Exercise goal:
Copy out every one of the rows below word for word, leaving out the pictures.

+++

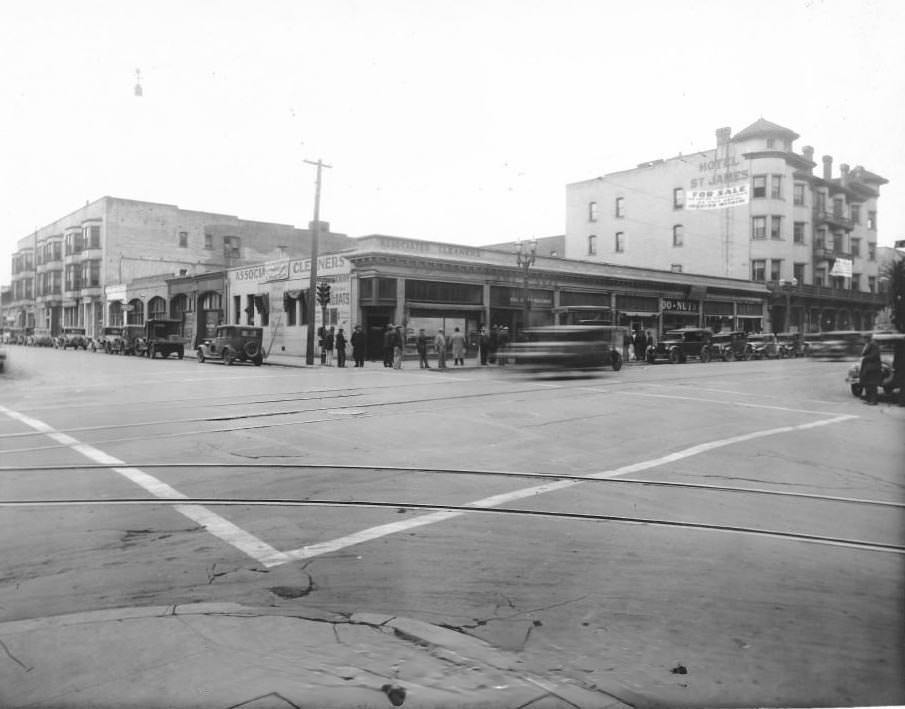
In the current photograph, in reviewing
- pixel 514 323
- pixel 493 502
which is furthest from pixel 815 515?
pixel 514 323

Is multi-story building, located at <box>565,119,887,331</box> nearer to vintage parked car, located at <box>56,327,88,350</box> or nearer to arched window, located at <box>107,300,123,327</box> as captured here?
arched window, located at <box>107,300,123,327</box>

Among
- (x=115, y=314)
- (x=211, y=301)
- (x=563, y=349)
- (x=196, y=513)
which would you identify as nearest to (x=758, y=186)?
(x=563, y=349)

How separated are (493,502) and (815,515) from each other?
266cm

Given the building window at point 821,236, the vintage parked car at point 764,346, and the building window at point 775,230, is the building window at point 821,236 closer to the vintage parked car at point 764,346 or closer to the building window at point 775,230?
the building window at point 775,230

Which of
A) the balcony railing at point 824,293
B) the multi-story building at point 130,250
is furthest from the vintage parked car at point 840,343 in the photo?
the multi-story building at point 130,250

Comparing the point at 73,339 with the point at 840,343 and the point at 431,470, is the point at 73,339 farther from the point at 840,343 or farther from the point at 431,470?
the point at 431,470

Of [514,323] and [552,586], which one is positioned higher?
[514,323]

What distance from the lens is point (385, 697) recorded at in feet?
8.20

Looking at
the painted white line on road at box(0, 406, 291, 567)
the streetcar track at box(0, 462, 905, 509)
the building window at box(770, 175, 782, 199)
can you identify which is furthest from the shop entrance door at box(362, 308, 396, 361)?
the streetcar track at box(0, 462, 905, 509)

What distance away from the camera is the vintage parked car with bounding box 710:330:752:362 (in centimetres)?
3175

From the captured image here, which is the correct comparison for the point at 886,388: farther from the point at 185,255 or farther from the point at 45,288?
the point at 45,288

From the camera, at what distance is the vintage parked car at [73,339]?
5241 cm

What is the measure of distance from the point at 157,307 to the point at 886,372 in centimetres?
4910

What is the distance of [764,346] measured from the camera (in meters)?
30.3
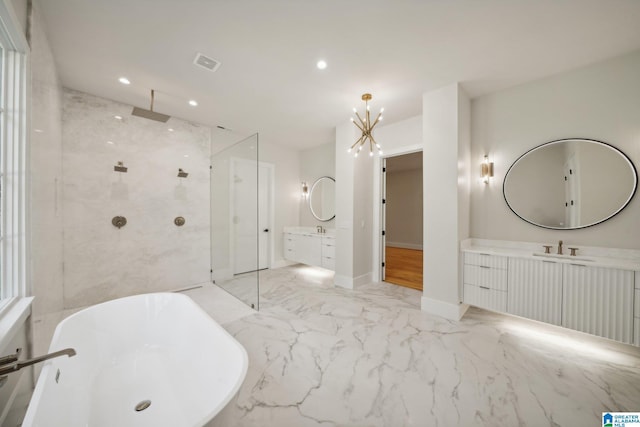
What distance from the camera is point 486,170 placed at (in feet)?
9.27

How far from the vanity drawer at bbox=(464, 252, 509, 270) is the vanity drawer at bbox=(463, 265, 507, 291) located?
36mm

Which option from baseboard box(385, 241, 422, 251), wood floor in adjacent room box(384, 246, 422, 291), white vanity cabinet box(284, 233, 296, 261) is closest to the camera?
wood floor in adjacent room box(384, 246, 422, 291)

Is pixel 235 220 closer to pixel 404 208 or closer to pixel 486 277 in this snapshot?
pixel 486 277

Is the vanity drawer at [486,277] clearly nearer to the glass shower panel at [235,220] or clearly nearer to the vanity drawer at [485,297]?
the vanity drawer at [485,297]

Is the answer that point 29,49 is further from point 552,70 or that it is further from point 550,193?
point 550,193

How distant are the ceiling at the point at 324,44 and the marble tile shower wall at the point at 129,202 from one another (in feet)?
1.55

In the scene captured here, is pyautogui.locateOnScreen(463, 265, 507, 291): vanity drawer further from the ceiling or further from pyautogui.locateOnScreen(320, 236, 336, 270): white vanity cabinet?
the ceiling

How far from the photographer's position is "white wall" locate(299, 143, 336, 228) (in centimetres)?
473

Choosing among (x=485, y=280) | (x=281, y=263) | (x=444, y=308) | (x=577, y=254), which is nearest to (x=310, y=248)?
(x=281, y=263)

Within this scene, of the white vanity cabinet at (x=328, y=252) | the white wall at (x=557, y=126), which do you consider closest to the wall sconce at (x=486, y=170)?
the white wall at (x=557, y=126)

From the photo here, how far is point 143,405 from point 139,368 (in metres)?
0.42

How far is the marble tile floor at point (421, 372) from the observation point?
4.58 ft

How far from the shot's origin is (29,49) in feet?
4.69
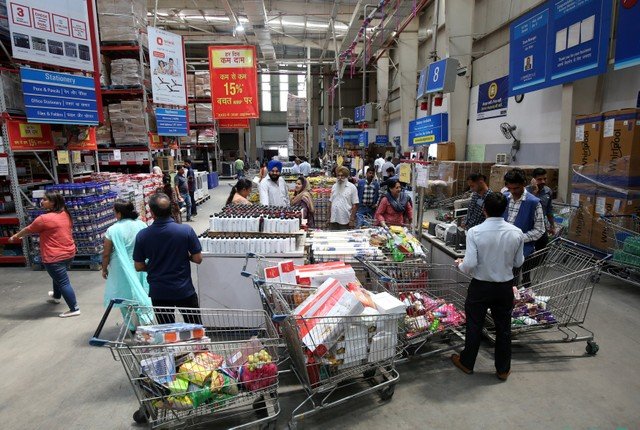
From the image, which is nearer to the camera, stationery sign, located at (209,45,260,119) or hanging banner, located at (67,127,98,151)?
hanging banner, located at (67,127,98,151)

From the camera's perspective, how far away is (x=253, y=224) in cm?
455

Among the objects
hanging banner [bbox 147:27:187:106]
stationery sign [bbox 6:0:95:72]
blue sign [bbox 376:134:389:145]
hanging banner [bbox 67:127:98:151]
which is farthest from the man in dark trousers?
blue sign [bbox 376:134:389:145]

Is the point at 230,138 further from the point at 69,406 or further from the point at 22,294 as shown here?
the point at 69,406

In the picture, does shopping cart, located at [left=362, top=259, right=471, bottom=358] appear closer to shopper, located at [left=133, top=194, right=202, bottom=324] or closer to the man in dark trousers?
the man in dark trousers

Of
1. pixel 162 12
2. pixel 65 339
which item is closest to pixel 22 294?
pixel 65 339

+++

Complete answer:
In the current photograph, in reviewing
- pixel 514 323
- pixel 493 502
which is furthest from pixel 815 515?
pixel 514 323

Is multi-story building, located at <box>565,119,887,331</box> nearer to vintage parked car, located at <box>56,327,88,350</box> or nearer to arched window, located at <box>107,300,123,327</box> as captured here?
arched window, located at <box>107,300,123,327</box>

Among
- (x=115, y=314)
- (x=211, y=301)
- (x=563, y=349)
- (x=196, y=513)
which would you identify as nearest to (x=758, y=186)?
(x=563, y=349)

How separated are (493,502) and (815,515) from each other?
266cm

Given the building window at point 821,236, the vintage parked car at point 764,346, and the building window at point 775,230, is the building window at point 821,236 closer to the vintage parked car at point 764,346 or closer to the building window at point 775,230?
the building window at point 775,230

Which of
A) the balcony railing at point 824,293
B) the multi-story building at point 130,250
is furthest from the vintage parked car at point 840,343 in the photo?
the multi-story building at point 130,250

Comparing the point at 73,339 with the point at 840,343 and the point at 431,470, is the point at 73,339 farther from the point at 840,343 or farther from the point at 431,470?
the point at 431,470

Of [514,323] and [552,586], which one is positioned higher?
[514,323]

What distance from the lens is point (385, 697) recorded at in feet?
8.20

Looking at
the painted white line on road at box(0, 406, 291, 567)
the streetcar track at box(0, 462, 905, 509)
the building window at box(770, 175, 782, 199)
can you identify which is furthest from the shop entrance door at box(362, 308, 396, 361)?
the streetcar track at box(0, 462, 905, 509)

What distance away from the camera is the vintage parked car with bounding box 710:330:752:362 (in centimetres)?
3175

From the captured image here, which is the correct comparison for the point at 886,388: farther from the point at 185,255 or farther from the point at 45,288?
the point at 45,288

From the camera, at what distance is the vintage parked car at [73,339]?
5241 cm

What is the measure of distance from the point at 157,307 to the point at 886,372 in centimetres?
4910

What is the distance of [764,346] measured from the camera (in meters)?
30.3
What distance from the camera is point 486,170 placed at (in feet)?
9.27

How far from the vanity drawer at bbox=(464, 252, 509, 270) is the vanity drawer at bbox=(463, 265, 507, 291) located?
36mm

Which option from baseboard box(385, 241, 422, 251), wood floor in adjacent room box(384, 246, 422, 291), white vanity cabinet box(284, 233, 296, 261) is closest to the camera?
wood floor in adjacent room box(384, 246, 422, 291)

Is pixel 235 220 closer to pixel 404 208 or closer to pixel 486 277 in this snapshot?
pixel 486 277

Is the vanity drawer at [486,277] clearly nearer to the glass shower panel at [235,220] or clearly nearer to the vanity drawer at [485,297]?
the vanity drawer at [485,297]

Is the answer that point 29,49 is further from point 552,70 or that it is further from point 550,193?
point 550,193

How distant are the ceiling at the point at 324,44 and the marble tile shower wall at the point at 129,202 from one another (in feet)?
1.55

In the scene captured here, is pyautogui.locateOnScreen(463, 265, 507, 291): vanity drawer further from the ceiling or further from pyautogui.locateOnScreen(320, 236, 336, 270): white vanity cabinet?
the ceiling

How far from the photographer's position is "white wall" locate(299, 143, 336, 228) (in centimetres)?
473

Choosing among (x=485, y=280) | (x=281, y=263) | (x=444, y=308) | (x=577, y=254), which is nearest to (x=310, y=248)?
(x=281, y=263)

Within this scene, of the white vanity cabinet at (x=328, y=252) | the white wall at (x=557, y=126), which do you consider closest to the wall sconce at (x=486, y=170)?
the white wall at (x=557, y=126)

From the photo here, how far is point 143,405 from point 139,368 (in metres)?
0.42

How far is the marble tile floor at point (421, 372) from the observation point?
4.58 ft

How far from the shot's origin is (29,49) in feet?
4.69
From the image, which is nearer to the camera, stationery sign, located at (209,45,260,119) or hanging banner, located at (67,127,98,151)?
hanging banner, located at (67,127,98,151)

From the camera's perspective, how far away is (x=253, y=224) in cm?
455

Among the objects
hanging banner [bbox 147:27:187:106]
stationery sign [bbox 6:0:95:72]
blue sign [bbox 376:134:389:145]
hanging banner [bbox 67:127:98:151]
which is farthest from the man in dark trousers?
blue sign [bbox 376:134:389:145]

Is the point at 230,138 further from the point at 69,406 or further from the point at 22,294 as shown here?
the point at 69,406

In the picture, does shopping cart, located at [left=362, top=259, right=471, bottom=358] appear closer to shopper, located at [left=133, top=194, right=202, bottom=324] or closer to the man in dark trousers?
the man in dark trousers

Of
1. pixel 162 12
2. pixel 65 339
which item is closest to pixel 22 294?
pixel 65 339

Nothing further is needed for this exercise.